======== SOURCE INFORMATION ========

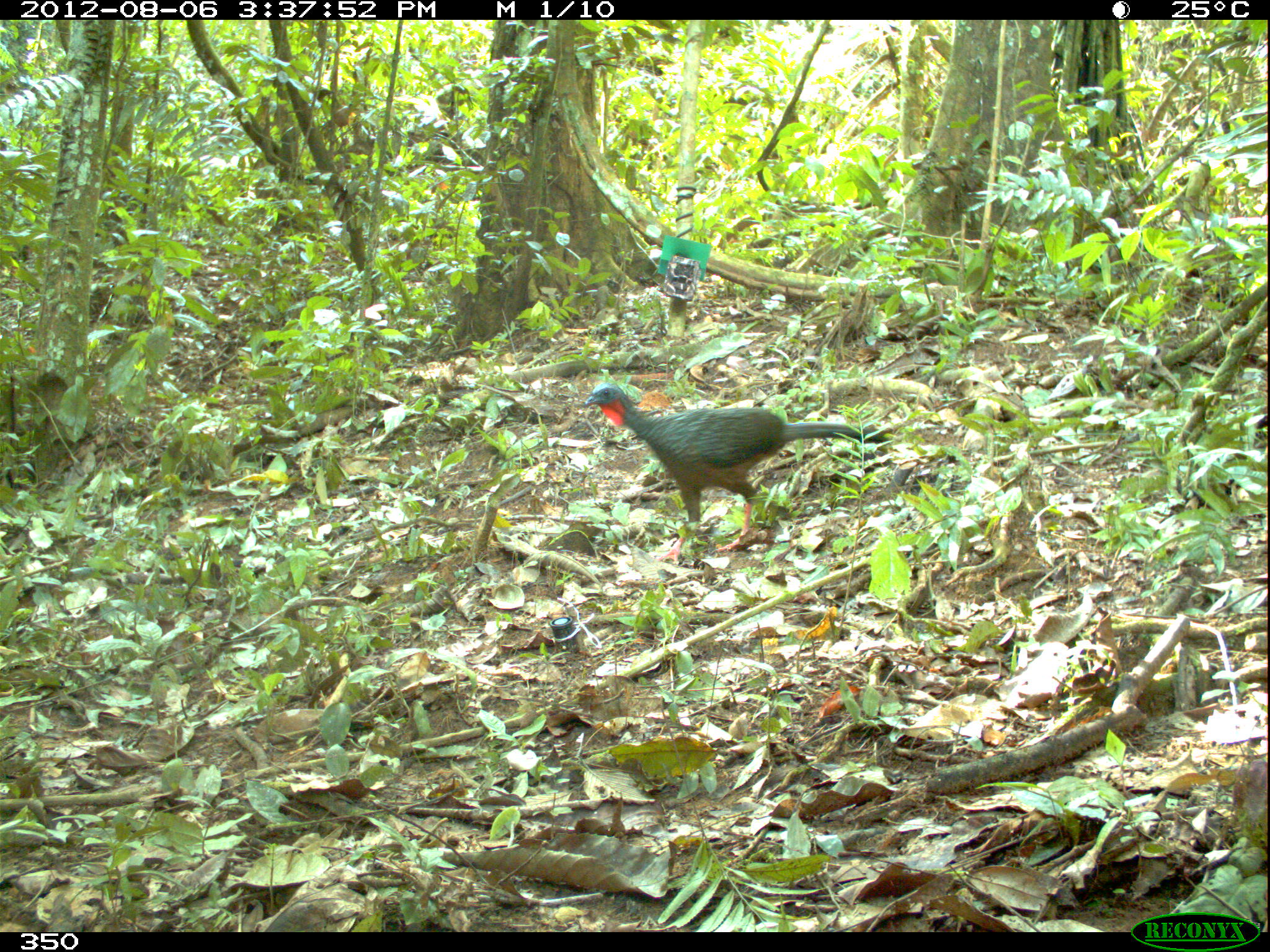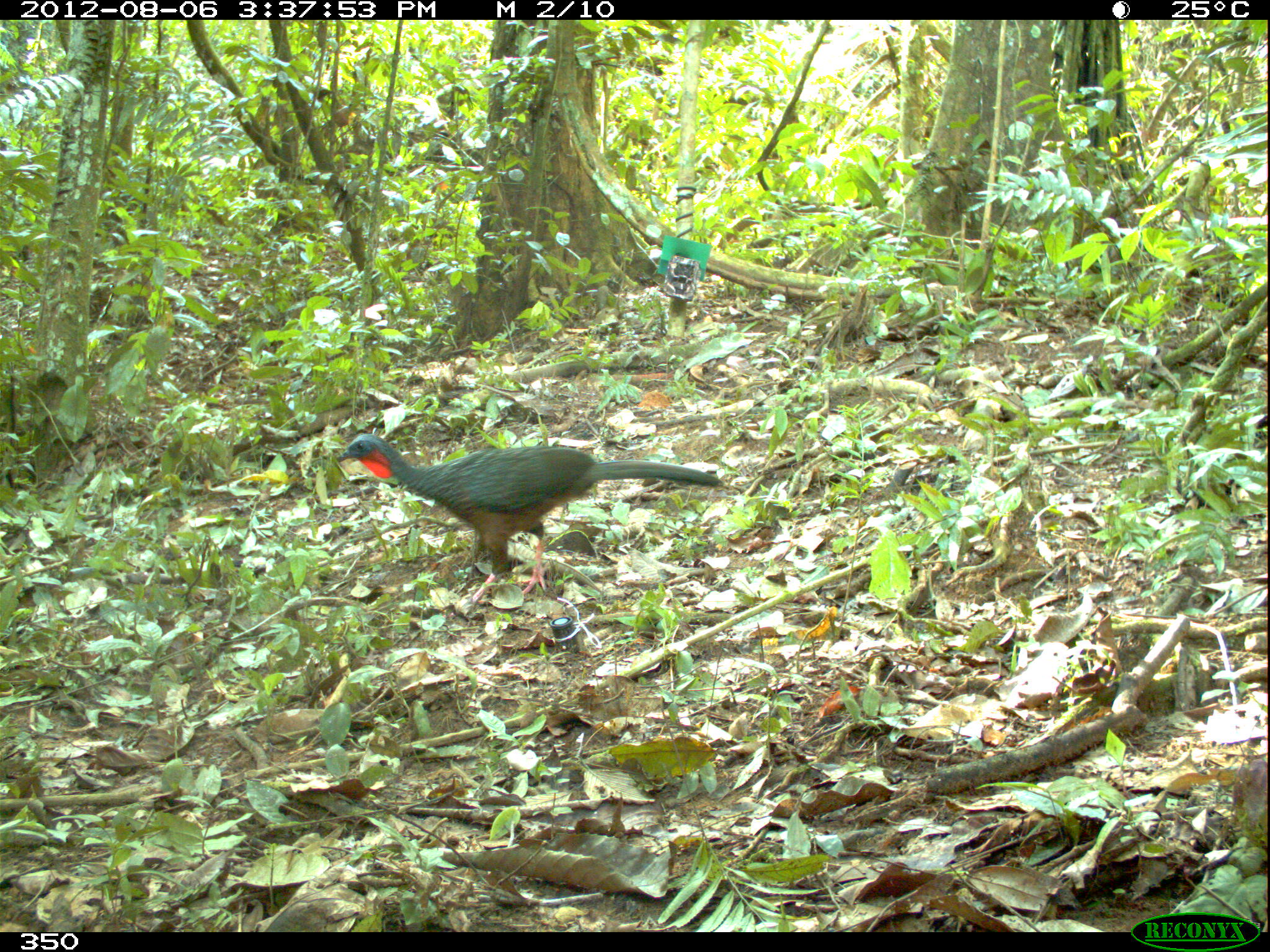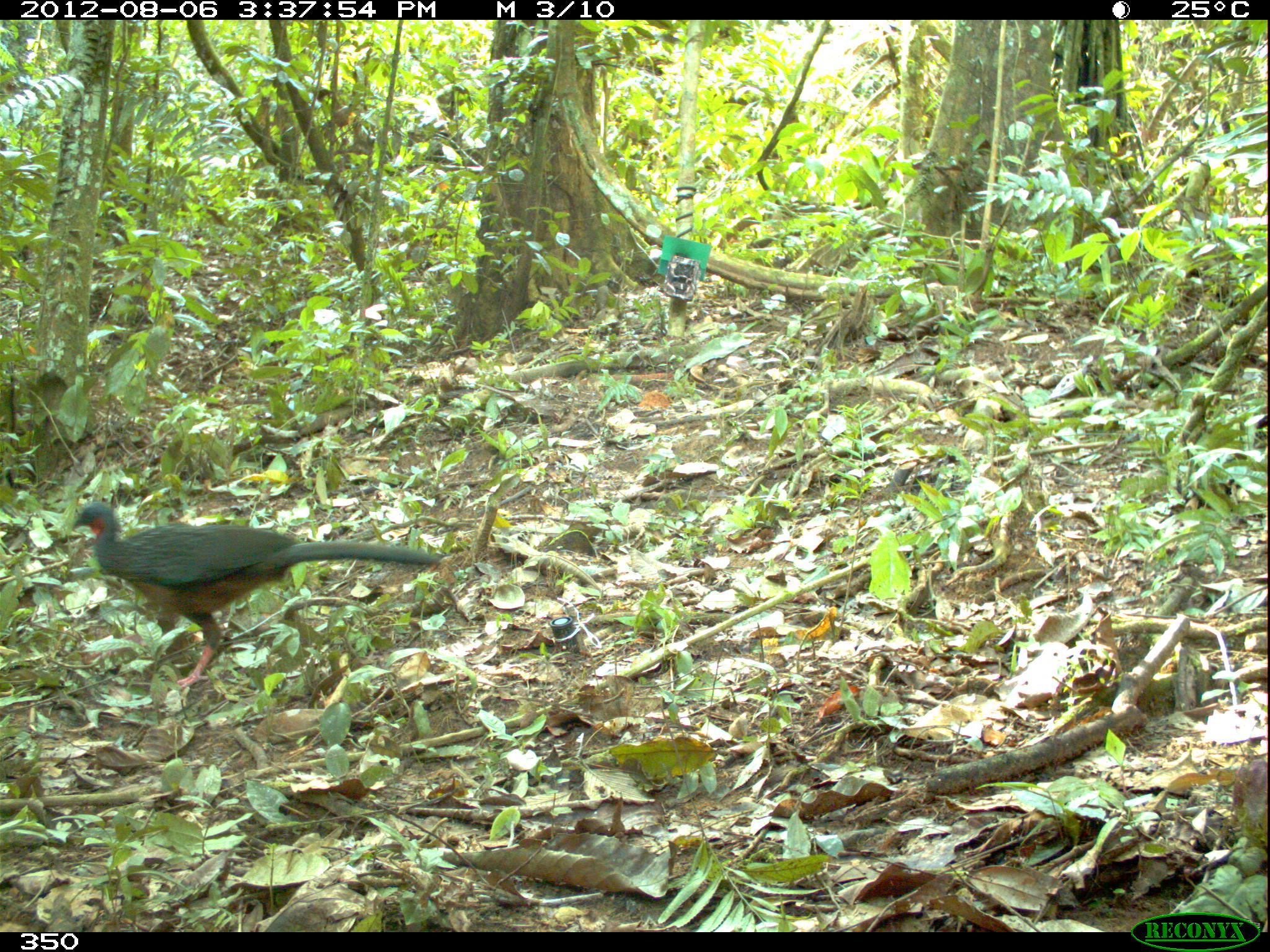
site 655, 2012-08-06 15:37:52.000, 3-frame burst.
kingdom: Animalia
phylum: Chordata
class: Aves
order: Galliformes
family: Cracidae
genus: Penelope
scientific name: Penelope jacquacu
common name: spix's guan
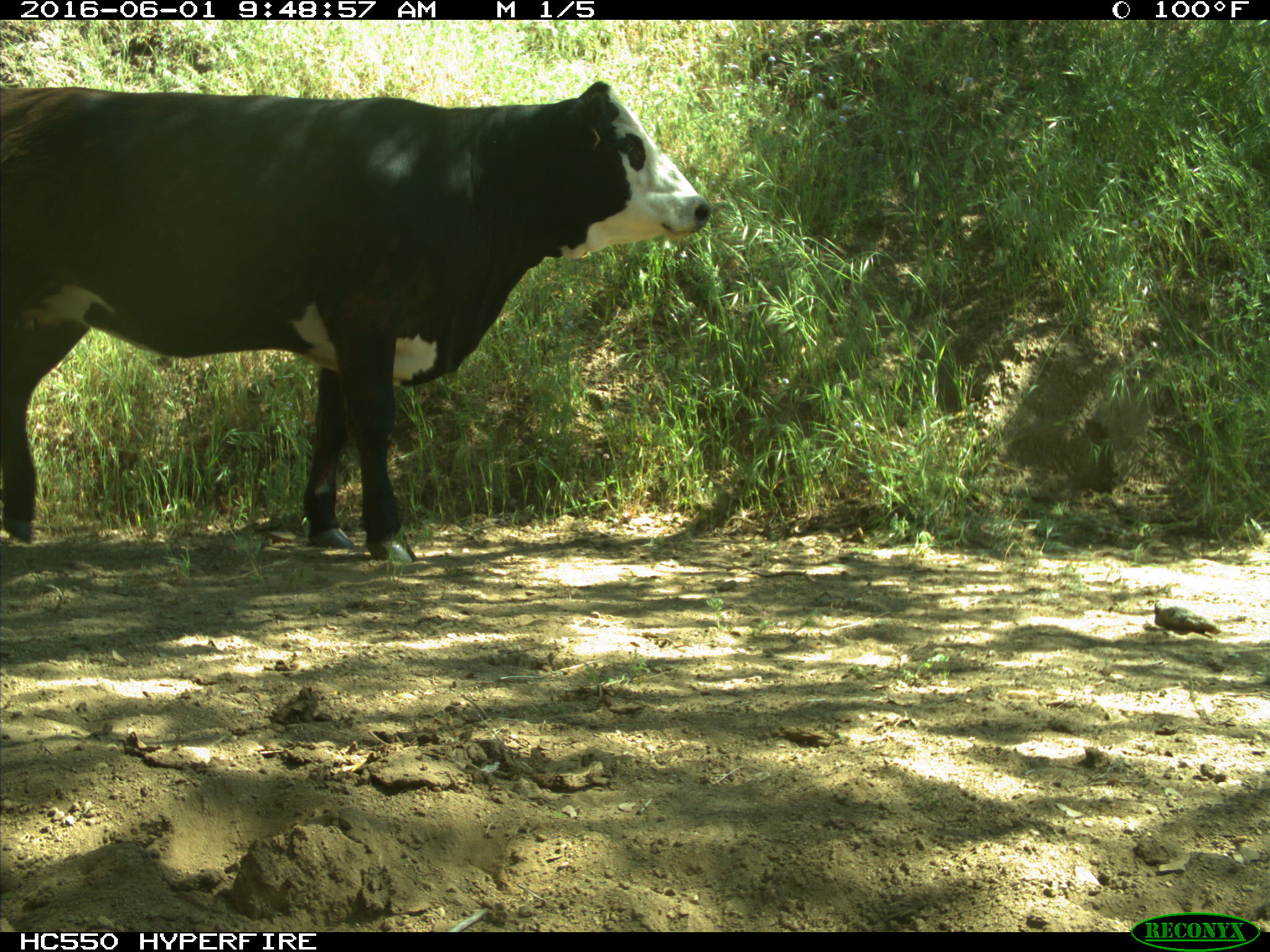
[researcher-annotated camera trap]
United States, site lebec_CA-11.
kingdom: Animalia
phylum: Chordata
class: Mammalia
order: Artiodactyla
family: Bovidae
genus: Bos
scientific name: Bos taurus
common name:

========

Pictures are not part of the copy; reproduce exactly and only the lines from the line containing "class: Aves" through the end of the listing.

RESULT OF THIS TASK:
class: Aves
order: Galliformes
family: Cracidae
genus: Penelope
scientific name: Penelope jacquacu
common name: spix's guan
[researcher-annotated camera trap]
United States, site lebec_CA-11.
kingdom: Animalia
phylum: Chordata
class: Mammalia
order: Artiodactyla
family: Bovidae
genus: Bos
scientific name: Bos taurus
common name:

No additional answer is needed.